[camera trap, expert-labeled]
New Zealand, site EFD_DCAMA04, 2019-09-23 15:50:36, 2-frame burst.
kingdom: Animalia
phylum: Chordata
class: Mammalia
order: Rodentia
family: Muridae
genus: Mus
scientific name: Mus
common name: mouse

--

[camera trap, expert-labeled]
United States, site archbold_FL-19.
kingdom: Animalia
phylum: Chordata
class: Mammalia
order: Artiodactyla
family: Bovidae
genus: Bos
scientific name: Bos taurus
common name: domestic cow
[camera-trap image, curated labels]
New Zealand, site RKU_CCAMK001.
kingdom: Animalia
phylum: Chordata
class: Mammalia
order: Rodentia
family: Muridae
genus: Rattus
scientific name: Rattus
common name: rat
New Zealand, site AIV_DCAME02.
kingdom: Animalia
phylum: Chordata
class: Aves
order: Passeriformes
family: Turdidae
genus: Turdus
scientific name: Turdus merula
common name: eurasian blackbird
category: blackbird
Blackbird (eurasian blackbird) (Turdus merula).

The problem: Copy every line of the material above in which the string "site" can be found.

Output of the exercise:
New Zealand, site EFD_DCAMA04, 2019-09-23 15:50:36, 2-frame burst.
United States, site archbold_FL-19.
New Zealand, site RKU_CCAMK001.
New Zealand, site AIV_DCAME02.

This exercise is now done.